WORK INSTRUCTION 1: In the Cartwright passage, what pseudonym did Cartwright use for the articles he contributed to The Kingston Gazette?
WORK INSTRUCTION 2: Set down word for word the part of the Cartwright passage that begins at the words "Canadian historian Donald" and stops after "Upper Canada's needs.".
WORK INSTRUCTION 3: List the fields that the Cartwright passage says his business interests expanded to after his move to Kingston.

** EXCERPTED TEXT follows **

In May 1780, Richard resigned his position as Butler's secretary and formed a business partnership with Robert Hamilton. At Niagara, Cartwright and Hamilton provided materials for Butler's Rangers, the British Indian Department, and the Fort Niagara garrison, and developed a reputation for reliability and honesty.

In 1783, Cartwright moved to Kingston (then known as Cataraqui) after the British had decided to move their operations there from Carleton Island. In Kingston, he continued in partnership with Hamilton supplying goods to the garrisons of Fort Niagara, Fort Detroit and Fort Mackinac, as well as Kingston's garrison and naval dockyard. His business interests expanded to manufacturing, retailing, milling, shipbuilding, and land speculation. Cartwright and Hamilton ended their partnership amicably in 1790.

Cartwright was involved in the construction of the merchant vessel Lady Dorchester in 1788 and the Governor Simcoe in 1794. He leased mills on the Cataraqui River, and purchased the mills that had been built at Napanee. By 1801, a quarter of the flour sent from Kingston to Montreal was produced by mills Cartwright controlled. Cartwright greatly expanded the amount of salt port produced at Kingston, manufactured sails for the Royal Navy during the War of 1812 and purchased The Kingston Gazette, to which he contributed articles under the pseudonym "Falkland."

Canadian historian Donald Creighton describes Cartwright as "a modest, sound and able man who built up the most important business in the province." In 1788, Cartwright was appointed a judge in the Court of Common Pleas and was named to the land board for the Mecklenburg District the following year. Lieutenant Governor John Graves Simcoe appointed Cartwright a member of the Legislative Council for the newly created province of Upper Canada in 1792. Cartwright invited John Strachan to Upper Canada to teach his sons and establish a grammar school. He was an early proponent of free trade with the United States, but opposed encouraging Americans to emigrate to the province. Unlike Simcoe, Cartwright believed that English institutions should be adapted to Upper Canada's needs.

At the time of his death at Montreal in 1815, Cartwright owned houses and businesses in Kingston, Napanee and York (Toronto) and more than 27,000 acres of land scattered throughout Upper Canada. In 1816, Cartwright Township in Durham County (now part of Scugog Township) was named for him.

==Family==

In 1785, Cartwright married Magdalen Secord, daughter of James Secord, and future sister-in-law of Laura Secord (née Ingersoll). Richard and Magdalen had eight children. Two sons, James and Richard died in 1811, followed by their sister Hannah and brother Stephen. Richard's son, John Solomon Cartwright, became a lawyer, judge, entrepreneur and political figure in the Province of Canada. Another son, Robert Cartwright, married Harriet Dobbs, a Christian philanthropist. Richard's grandson, Sir Richard John Cartwright, became a Kingston lawyer and Canadian political figure.

==Cartwright and enslavement==

When Richard moved from Niagara to Cataraqui he brought with him Joseph Gutches, an enslaved person who had been captured during an Indigenous raid in 1780. Gutches continued in the service of the Cartwright family until his death in 1842, although at some point he became a paid employee rather than a slave. While Cartwright was an enslaver, he supported Lieutenant Governor John Graves Simcoe's 1793 Act to Limit Slavery in Upper Canada. In 1798 when the Legislative Assembly passed a bill that would permit immigrants to Upper Canada to once again bring their slaves with them, Cartwright worked to ensured that the bill would die in the Legislative Council at the end of the parliamentary session.

** End of EXCERPTED TEXT **
** INFORMATION SUPPLIED follows **

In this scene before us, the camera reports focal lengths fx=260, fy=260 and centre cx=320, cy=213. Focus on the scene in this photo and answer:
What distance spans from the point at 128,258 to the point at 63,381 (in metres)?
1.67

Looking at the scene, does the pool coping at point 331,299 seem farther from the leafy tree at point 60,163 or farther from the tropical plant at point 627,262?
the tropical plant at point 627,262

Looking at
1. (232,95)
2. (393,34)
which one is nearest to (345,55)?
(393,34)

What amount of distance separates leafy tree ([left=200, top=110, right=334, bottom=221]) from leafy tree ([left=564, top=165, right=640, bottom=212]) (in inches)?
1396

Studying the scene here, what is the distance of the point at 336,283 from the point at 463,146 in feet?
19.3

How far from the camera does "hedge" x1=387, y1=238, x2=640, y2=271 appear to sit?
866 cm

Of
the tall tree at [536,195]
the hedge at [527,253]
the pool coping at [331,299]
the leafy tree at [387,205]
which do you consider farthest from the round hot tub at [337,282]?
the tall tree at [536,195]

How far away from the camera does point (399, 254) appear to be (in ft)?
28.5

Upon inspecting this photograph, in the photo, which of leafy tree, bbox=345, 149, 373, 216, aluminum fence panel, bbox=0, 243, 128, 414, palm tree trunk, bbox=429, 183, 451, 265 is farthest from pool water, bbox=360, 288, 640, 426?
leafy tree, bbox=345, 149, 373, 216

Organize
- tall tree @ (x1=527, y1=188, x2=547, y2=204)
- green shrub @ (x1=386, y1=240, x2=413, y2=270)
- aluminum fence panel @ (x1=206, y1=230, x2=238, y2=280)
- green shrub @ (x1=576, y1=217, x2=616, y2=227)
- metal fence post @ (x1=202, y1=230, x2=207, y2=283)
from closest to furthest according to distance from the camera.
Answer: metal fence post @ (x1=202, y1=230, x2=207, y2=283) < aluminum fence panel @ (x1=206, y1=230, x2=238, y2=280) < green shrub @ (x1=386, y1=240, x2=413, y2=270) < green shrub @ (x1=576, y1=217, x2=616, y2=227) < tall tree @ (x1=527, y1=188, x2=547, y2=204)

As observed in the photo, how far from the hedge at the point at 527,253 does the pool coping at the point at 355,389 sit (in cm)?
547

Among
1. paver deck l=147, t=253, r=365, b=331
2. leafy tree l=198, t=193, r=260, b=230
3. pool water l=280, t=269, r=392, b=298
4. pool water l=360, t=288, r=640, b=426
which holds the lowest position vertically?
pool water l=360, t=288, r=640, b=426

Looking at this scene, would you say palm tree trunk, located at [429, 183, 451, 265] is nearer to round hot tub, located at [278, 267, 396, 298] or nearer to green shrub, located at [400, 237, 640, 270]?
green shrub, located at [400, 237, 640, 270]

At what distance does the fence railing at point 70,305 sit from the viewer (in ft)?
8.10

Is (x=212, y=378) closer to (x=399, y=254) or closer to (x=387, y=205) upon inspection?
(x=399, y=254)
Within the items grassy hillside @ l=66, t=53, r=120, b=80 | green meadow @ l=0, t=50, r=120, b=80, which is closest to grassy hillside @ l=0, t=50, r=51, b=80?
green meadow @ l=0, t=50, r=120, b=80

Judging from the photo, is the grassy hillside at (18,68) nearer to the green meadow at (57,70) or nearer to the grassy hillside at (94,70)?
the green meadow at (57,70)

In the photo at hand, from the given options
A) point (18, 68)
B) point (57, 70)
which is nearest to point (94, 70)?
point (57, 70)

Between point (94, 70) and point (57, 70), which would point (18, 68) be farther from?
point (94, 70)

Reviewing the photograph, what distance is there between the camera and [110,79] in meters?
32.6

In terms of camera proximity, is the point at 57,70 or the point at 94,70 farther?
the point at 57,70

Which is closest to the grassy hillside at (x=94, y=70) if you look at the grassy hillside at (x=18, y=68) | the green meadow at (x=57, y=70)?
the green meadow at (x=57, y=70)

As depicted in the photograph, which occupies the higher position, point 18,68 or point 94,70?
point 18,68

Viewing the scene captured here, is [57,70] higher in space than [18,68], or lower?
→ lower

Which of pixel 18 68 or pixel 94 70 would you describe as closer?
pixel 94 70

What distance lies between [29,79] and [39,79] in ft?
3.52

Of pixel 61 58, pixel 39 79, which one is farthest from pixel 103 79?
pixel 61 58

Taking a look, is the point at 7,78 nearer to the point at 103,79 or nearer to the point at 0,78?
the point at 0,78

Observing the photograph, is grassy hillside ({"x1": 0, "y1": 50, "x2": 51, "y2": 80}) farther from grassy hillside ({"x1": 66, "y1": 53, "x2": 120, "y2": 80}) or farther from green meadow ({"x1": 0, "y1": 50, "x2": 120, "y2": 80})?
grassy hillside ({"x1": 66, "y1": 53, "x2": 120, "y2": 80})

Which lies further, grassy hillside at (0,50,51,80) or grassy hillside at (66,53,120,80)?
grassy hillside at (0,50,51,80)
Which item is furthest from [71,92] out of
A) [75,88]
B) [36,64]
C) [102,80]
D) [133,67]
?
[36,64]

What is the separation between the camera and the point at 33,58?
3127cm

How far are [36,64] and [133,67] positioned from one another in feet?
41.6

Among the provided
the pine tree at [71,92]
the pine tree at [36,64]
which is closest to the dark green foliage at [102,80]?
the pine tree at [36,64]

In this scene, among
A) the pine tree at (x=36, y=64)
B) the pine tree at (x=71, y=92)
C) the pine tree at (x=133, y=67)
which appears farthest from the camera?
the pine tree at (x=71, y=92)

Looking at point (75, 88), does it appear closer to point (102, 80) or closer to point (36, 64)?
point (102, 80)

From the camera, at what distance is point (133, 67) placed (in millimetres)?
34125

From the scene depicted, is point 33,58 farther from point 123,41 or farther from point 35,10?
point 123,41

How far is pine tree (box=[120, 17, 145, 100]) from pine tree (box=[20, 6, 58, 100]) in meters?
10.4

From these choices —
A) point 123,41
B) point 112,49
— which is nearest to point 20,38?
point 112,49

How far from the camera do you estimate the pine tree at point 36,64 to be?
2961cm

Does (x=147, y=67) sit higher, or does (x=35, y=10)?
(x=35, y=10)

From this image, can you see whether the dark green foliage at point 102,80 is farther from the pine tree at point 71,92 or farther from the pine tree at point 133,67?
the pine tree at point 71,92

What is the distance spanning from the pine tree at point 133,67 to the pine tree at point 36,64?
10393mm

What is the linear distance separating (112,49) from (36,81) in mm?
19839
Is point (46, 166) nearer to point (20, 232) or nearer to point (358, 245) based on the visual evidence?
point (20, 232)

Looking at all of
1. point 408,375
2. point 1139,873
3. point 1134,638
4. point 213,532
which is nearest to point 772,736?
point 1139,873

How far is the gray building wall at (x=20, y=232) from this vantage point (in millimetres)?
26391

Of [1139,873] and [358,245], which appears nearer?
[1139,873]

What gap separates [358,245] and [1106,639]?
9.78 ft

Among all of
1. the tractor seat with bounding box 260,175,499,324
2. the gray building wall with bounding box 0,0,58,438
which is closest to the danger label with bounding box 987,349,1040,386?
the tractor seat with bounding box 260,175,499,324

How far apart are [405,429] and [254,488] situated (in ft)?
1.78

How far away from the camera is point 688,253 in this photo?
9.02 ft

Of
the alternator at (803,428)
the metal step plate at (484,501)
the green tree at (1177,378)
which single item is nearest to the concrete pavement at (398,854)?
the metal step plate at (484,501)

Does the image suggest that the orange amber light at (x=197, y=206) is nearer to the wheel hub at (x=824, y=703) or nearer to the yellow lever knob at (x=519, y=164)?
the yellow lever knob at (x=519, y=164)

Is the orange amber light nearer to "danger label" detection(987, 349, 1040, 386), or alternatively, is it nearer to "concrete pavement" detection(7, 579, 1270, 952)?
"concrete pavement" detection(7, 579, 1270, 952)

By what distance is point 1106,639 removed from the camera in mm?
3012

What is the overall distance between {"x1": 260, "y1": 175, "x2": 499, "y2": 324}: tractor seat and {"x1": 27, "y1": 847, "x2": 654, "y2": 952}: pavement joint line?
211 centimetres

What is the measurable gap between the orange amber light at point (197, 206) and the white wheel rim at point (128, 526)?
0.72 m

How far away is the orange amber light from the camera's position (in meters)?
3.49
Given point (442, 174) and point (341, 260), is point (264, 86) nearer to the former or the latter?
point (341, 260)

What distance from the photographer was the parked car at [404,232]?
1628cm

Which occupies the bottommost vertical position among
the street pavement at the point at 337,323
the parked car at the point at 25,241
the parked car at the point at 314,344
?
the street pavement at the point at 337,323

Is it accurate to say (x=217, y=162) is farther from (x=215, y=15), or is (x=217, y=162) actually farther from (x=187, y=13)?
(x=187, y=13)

** End of INFORMATION SUPPLIED **

RESPONSE BOX 1: Falkland

RESPONSE BOX 2:
Canadian historian Donald Creighton describes Cartwright as "a modest, sound and able man who built up the most important business in the province." In 1788, Cartwright was appointed a judge in the Court of Common Pleas and was named to the land board for the Mecklenburg District the following year. Lieutenant Governor John Graves Simcoe appointed Cartwright a member of the Legislative Council for the newly created province of Upper Canada in 1792. Cartwright invited John Strachan to Upper Canada to teach his sons and establish a grammar school. He was an early proponent of free trade with the United States, but opposed encouraging Americans to emigrate to the province. Unlike Simcoe, Cartwright believed that English institutions should be adapted to Upper Canada's needs.

RESPONSE BOX 3: Manufacturing, retailing, milling, shipbuilding, and land speculation